The firm said in a note to clients dated Friday that it’s wagering Toshiba shares will rise once it exits money-losing contracts tied to its Westinghouse business, which filed for bankruptcy protection in March. Greenlight also said it believes Toshiba can resolve a legal dispute over a sale of its memory business that was meant to shore up its balance sheet.

“We believe investors will refocus on the significant margin and valuation upside at Toshiba once it has resolved uncertainties,” Greenlight wrote in the letter, a copy of which was seen by Bloomberg News. The stock, which the firm said “is worth closer to 400 yen per share,” closed in Japanese trading at 231.6 yen.

The Greenlight hedge funds dropped 4 percent in the aggregate during the period, pushing their first-half return to a loss of 2.8 percent. In the letter, the firm called the second-quarter “a bit of a head-scratcher” as it lost money even though its main long holdings beat or met earnings expectations while its short targets underwhelmed analyst expectations. The S&P 500 Index returned 9.3 percent in the first six months of 2017.
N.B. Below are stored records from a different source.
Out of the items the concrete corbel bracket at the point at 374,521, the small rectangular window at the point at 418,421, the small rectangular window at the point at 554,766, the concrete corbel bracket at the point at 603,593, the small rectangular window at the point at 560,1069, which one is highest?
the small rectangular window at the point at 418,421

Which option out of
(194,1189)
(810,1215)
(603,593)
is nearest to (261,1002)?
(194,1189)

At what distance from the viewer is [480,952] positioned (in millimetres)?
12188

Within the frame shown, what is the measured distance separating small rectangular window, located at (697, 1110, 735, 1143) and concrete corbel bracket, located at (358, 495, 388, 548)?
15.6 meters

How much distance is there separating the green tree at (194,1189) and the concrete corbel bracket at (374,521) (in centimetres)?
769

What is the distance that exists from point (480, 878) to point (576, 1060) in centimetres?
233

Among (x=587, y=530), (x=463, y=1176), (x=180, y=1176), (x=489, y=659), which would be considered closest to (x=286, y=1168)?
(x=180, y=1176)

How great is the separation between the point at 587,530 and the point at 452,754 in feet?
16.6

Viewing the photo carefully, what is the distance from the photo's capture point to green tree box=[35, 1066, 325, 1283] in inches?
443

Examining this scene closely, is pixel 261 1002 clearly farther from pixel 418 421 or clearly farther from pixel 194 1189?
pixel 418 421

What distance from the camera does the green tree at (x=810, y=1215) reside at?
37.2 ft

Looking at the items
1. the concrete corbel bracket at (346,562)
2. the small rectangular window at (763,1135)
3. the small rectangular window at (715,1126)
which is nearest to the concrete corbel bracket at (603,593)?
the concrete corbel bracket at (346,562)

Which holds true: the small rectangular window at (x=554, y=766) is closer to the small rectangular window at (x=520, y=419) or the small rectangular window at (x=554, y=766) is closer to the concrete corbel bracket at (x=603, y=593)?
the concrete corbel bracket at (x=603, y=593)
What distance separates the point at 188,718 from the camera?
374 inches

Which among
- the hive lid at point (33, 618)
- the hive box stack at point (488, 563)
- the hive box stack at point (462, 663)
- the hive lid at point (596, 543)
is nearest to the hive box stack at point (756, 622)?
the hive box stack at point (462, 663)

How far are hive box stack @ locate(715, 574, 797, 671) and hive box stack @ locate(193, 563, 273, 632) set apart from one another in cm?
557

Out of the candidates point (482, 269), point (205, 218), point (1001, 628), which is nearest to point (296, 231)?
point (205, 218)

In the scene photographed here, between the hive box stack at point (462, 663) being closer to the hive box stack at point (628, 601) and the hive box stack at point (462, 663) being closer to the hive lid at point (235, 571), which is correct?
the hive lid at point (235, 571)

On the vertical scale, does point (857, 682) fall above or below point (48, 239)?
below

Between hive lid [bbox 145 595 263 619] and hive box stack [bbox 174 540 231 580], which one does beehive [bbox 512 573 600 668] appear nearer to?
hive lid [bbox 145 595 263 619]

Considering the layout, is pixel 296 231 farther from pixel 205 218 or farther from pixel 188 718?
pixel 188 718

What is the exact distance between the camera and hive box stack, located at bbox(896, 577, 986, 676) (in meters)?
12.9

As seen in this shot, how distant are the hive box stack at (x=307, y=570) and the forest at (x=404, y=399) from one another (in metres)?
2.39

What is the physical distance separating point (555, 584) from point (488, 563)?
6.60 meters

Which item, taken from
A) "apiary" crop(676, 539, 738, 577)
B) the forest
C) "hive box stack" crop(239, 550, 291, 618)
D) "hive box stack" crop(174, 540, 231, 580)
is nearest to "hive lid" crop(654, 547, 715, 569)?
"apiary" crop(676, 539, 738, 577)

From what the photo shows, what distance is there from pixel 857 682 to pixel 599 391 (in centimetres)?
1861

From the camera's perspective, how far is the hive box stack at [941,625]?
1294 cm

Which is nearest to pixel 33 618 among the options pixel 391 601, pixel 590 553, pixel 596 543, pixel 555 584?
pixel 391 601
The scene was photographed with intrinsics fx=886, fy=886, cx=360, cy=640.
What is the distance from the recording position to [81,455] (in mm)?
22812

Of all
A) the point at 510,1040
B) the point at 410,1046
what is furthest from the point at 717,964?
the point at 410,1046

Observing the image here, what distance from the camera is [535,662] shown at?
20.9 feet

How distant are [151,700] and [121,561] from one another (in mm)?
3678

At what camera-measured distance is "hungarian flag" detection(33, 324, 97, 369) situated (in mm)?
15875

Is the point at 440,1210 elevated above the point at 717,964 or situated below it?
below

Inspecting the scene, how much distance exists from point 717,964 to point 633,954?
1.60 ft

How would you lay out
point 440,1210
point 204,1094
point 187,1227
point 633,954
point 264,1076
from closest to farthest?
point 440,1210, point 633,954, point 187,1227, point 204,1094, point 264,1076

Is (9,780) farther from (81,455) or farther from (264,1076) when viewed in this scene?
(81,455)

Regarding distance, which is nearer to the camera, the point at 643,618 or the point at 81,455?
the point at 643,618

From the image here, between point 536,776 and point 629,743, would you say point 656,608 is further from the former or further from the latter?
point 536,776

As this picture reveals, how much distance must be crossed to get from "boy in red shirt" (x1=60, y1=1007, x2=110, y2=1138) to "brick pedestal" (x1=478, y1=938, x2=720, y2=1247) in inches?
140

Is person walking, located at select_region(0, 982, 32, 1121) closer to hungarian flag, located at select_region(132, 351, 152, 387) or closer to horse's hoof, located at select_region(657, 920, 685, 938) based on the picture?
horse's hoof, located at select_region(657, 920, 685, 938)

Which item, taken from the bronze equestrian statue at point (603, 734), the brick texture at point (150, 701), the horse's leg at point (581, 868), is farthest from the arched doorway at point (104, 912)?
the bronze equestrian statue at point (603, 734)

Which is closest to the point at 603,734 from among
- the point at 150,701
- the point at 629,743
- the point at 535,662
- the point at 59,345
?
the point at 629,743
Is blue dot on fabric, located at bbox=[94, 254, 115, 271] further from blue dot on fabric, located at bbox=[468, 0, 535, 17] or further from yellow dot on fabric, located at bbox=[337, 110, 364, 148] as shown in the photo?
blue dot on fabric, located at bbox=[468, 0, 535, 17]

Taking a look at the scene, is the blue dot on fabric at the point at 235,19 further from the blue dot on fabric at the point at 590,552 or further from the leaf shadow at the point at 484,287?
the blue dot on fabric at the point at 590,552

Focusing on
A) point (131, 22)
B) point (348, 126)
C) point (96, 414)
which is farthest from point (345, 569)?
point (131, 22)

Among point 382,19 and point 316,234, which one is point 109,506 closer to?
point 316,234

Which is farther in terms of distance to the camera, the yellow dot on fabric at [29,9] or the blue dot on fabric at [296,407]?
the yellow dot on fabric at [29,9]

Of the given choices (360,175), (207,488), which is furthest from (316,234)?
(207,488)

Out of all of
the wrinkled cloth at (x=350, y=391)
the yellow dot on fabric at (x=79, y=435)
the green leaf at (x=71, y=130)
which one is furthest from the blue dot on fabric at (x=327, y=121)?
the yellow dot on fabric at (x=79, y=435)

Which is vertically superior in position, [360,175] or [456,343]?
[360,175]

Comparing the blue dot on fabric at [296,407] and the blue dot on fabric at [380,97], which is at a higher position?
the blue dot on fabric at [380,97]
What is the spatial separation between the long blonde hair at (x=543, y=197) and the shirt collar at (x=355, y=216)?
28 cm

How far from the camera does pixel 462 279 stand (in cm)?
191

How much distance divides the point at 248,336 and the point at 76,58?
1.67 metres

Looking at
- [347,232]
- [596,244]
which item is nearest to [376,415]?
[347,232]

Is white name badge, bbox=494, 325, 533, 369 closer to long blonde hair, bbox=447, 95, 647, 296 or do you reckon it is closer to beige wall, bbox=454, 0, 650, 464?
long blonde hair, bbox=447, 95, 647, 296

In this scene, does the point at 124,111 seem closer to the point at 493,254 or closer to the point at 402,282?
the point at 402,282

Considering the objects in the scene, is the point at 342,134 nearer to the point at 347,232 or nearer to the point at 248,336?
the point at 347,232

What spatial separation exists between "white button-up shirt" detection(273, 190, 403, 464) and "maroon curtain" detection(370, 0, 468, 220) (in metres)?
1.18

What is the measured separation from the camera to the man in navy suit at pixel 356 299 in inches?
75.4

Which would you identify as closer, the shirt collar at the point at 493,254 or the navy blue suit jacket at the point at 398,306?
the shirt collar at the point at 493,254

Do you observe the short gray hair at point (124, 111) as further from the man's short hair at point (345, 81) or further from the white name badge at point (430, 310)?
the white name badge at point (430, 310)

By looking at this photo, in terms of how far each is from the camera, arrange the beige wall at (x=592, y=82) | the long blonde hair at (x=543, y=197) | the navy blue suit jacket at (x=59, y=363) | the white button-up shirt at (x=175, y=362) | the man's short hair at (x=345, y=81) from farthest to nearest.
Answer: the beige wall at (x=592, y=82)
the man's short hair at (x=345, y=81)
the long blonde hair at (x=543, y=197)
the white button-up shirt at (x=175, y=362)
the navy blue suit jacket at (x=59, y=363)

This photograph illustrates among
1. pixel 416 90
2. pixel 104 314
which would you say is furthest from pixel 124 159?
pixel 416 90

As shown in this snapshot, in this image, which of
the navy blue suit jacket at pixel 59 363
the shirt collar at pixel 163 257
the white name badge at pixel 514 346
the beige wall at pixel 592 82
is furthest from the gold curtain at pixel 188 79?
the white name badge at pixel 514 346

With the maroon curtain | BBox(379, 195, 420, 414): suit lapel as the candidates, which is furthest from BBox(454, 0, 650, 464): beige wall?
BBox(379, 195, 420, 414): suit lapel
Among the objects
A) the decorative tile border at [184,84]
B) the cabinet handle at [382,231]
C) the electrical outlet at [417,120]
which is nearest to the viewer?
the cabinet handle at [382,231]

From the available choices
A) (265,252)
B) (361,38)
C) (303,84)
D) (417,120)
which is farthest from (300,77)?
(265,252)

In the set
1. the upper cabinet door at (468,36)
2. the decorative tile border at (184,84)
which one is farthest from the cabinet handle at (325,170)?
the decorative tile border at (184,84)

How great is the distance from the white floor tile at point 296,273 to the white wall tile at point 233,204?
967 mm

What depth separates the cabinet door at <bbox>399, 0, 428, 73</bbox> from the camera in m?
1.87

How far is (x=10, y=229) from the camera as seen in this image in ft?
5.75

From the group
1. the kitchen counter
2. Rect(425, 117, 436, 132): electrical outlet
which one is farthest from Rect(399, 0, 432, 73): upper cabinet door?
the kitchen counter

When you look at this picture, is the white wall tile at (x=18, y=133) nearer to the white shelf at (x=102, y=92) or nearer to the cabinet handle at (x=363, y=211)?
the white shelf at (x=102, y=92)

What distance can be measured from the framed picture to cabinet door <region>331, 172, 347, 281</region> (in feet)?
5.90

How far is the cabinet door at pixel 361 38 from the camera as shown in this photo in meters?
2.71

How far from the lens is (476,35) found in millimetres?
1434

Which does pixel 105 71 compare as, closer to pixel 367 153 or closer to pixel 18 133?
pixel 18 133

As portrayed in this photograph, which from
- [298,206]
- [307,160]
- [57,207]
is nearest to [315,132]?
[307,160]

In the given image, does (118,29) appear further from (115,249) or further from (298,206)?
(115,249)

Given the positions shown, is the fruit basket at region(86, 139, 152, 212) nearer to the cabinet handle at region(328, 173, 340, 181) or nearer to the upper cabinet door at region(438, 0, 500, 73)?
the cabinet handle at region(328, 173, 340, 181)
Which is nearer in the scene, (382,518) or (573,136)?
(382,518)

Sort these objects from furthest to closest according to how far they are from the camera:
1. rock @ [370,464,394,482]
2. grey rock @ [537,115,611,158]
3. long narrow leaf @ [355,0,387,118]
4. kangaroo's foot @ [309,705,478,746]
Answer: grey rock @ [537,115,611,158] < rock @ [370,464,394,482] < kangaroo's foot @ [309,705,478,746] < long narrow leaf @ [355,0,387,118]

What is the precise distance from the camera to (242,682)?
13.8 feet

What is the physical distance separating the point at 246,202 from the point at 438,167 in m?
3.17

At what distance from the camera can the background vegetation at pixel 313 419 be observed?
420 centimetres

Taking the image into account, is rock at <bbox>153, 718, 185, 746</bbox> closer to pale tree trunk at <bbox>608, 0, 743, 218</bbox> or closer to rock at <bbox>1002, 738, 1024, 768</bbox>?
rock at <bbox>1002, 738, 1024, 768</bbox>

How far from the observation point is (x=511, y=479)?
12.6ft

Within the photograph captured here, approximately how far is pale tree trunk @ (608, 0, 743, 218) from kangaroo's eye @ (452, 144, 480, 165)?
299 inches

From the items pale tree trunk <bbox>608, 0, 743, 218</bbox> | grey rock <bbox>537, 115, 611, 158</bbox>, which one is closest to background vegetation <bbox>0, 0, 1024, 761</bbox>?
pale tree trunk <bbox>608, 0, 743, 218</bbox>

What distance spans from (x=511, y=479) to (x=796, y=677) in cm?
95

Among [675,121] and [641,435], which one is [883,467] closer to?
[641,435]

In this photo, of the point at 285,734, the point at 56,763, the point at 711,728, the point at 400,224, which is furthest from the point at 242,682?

Greenlight also said it exited an “unusually large number of positions” last quarter, including a stake in Liberty Global Plc, saying “recent operating trends weakened.”

‘Greater Accountability’

The New York-based hedge fund firm cut several shorts. It said it ended a wager against Mallinckrodt Plc, a drugmaker that drew scrutiny in May from short-seller Jim Chanos.

Greenlight also closed decade-long shorts on credit rating companies.

“We incorrectly believed that the agencies would ultimately be held to greater accountability for their malfeasance leading up to the housing bubble in 2008,” the firm wrote.

Greenlight said its wagers against a “bubble basket” of momentum-driven technology stocks was “particularly frustrating.” It criticized Amazon.com Inc.’s decision to purchase Whole Foods Market Inc. for about $14 billion, and argued that analysts shouldn’t compare the trajectory of carmaker Tesla Inc. to that of Apple Inc.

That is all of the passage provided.